Problems to work on =
A: In the libvirt patch thread, which controller does aarch64 machvirt have instead of an implicit pci-root controller?
B: Update the stretch of the libvirt patch thread from "Just thinking out" through "extra unnecessary controller.", swapping "Frankenstein" for "hodgepodge".

Supplied text =
=====

[libvirt] [PATCH 2/2] HACK: qemu: aarch64: Use virtio-pci if user specifies PCI controller

Fri Feb 26 15:13:43 UTC 2016

On Wed, 2016-02-17 at 15:03 -0500, Laine Stump wrote:
> On 01/28/2016 04:14 PM, Cole Robinson wrote:
> > 
> > If a user manually specifies this XML snippet for aarch64 machvirt:
> > 
> >    <controller type='pci' index='0' model='pci-root'/>
> As you've noted below, this isn't correct. aarch64 machvirt has no 
> implicit pci-root controller (aka "pci.0"). It instead has a pcie-root 
> controller ("pcie.0"). Since a pci[e]-root controller cannot be 
> explicitly added, by definition this couldn't work.
> 
> > 
> > 
> > Libvirt will interpret this to mean that the OS supports virtio-pci,
> > and will allocate PCI addresses (instead of virtio-mmio) for virtio
> > devices.
> > 
> > This is a giant hack. Trying to improve it led me into the maze of PCI
> > address code and I gave up for now. Here are the issues:
> > 
> > * I'd prefer that to be model='pcie-root' which matches what
> > qemu-system-aarch64 -M virt actually provides by default... however
> > libvirt isn't happy with a single pcie-root specified by the user, it
> > will error with:
> > 
> > error: unsupported configuration: failed to create PCI bridge on bus 1: too many devices with fixed addresses
> That's not the right error, but it's caused by the fact that libvirt 
> wants the pci-bridge device to be plugged into a standard PCI slot, but 
> all the slots of pcie-root are PCIe slots. Since we now know that qemu 
> doesn't mind if any standard PCI device is plugged into a PCIe slot,

Should we rely on this behavior? Isn't this something that might
change in the future? Or at least be quite puzzling for users?

Just thinking out loud :)

> the 
> decision of how we want to solve this problem depends on whether or not 
> we want the devices in  question to be hot-pluggable - the ports of 
> pcie-root do not support hot-plugging devices (at least on Q35), while 
> the ports on pci-bridge do. So if we require that all devices be 
> hot-pluggable, then we have a few choices:
> 
> 1) create the same PCI controller Frankenstein we currently have for Q35 
> - a dmi-to-pci-bridge plugged into pcie-root, and a pci-bridge plugged 
> into dmi-to-pci-bridge. This is easiest because it already works, but it 
> does create an extra unnecessary controller.

This is the current situation, right?

=====

Listed entries =

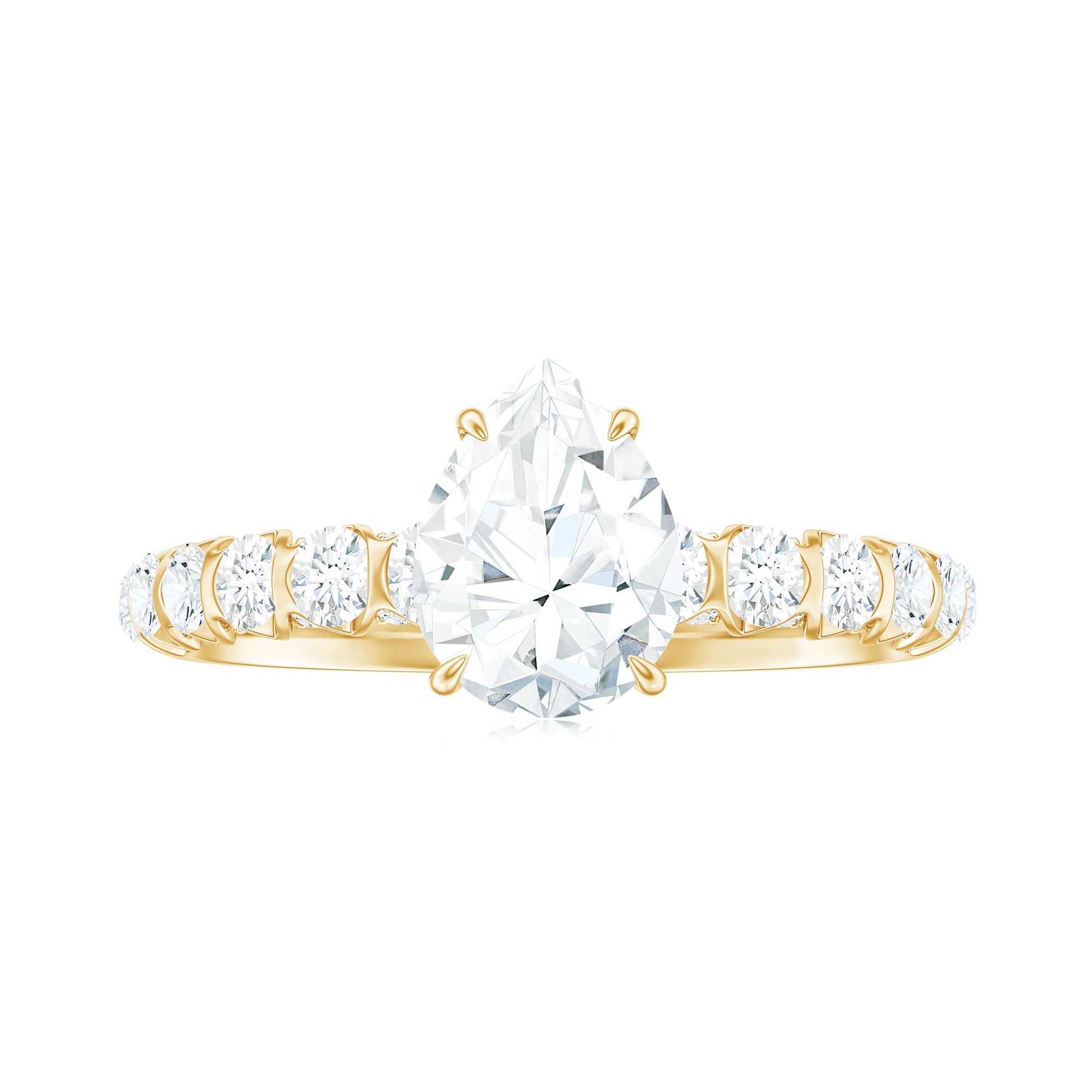 Pear Shaped Moissanite Solitaire Engagement Ring D-VS1 - Rosec Jewels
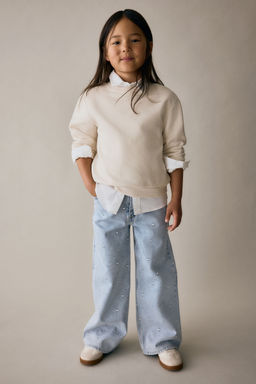 H&M - Girls Blue Motif-Detail Wide Leg Jeans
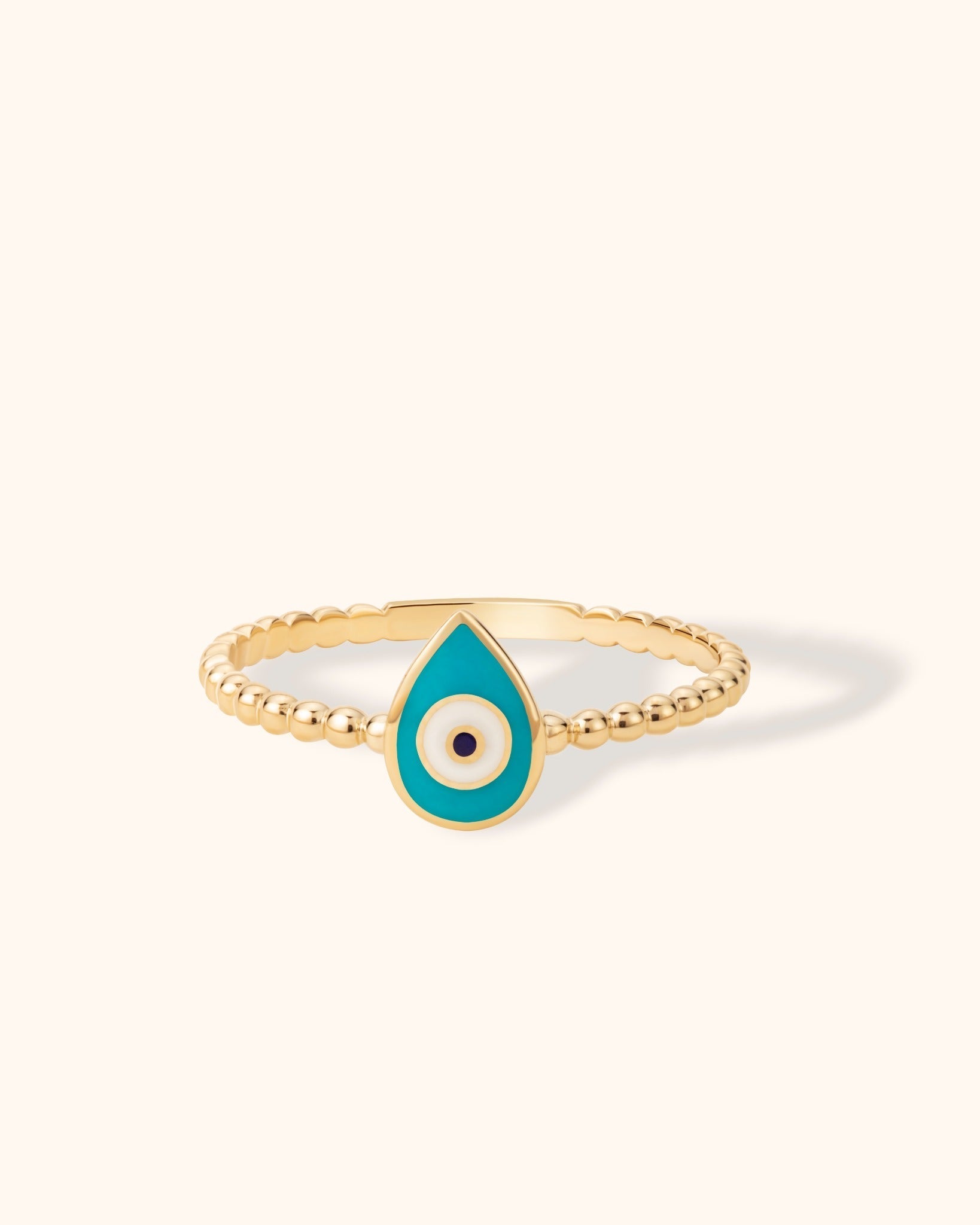 14K Guld Ring med Turkost Öga för Dam – Droppformad Elegant Guldring - Noxlookjewelry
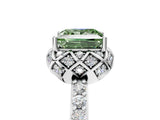 White gold Fancy Green Princess Cut Diamond Scalloped Halo Engagement Ring with Round Shared Prong Band_66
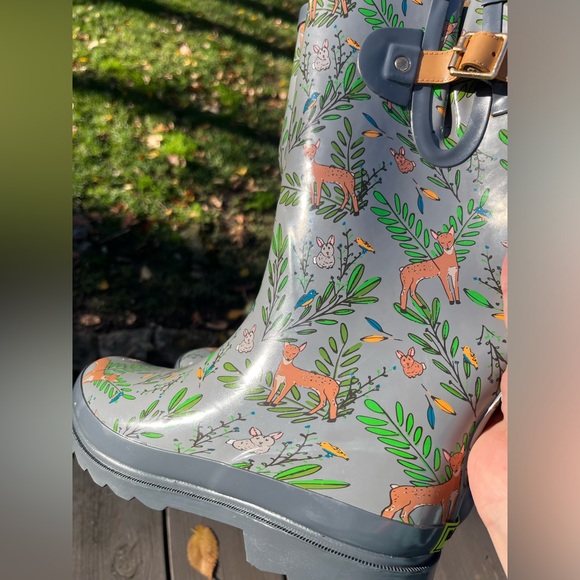 🦌WESTERN CHIEF OH DEER LINED CHARCOAL RUBBER RAIN BOOTS 8 - Picture 9 of 10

=====

Answers to the exercises =
A: A pcie-root controller ("pcie.0").

B:
Just thinking out loud :)

> the 
> decision of how we want to solve this problem depends on whether or not 
> we want the devices in  question to be hot-pluggable - the ports of 
> pcie-root do not support hot-plugging devices (at least on Q35), while 
> the ports on pci-bridge do. So if we require that all devices be 
> hot-pluggable, then we have a few choices:
> 
> 1) create the same PCI controller hodgepodge we currently have for Q35 
> - a dmi-to-pci-bridge plugged into pcie-root, and a pci-bridge plugged 
> into dmi-to-pci-bridge. This is easiest because it already works, but it 
> does create an extra unnecessary controller.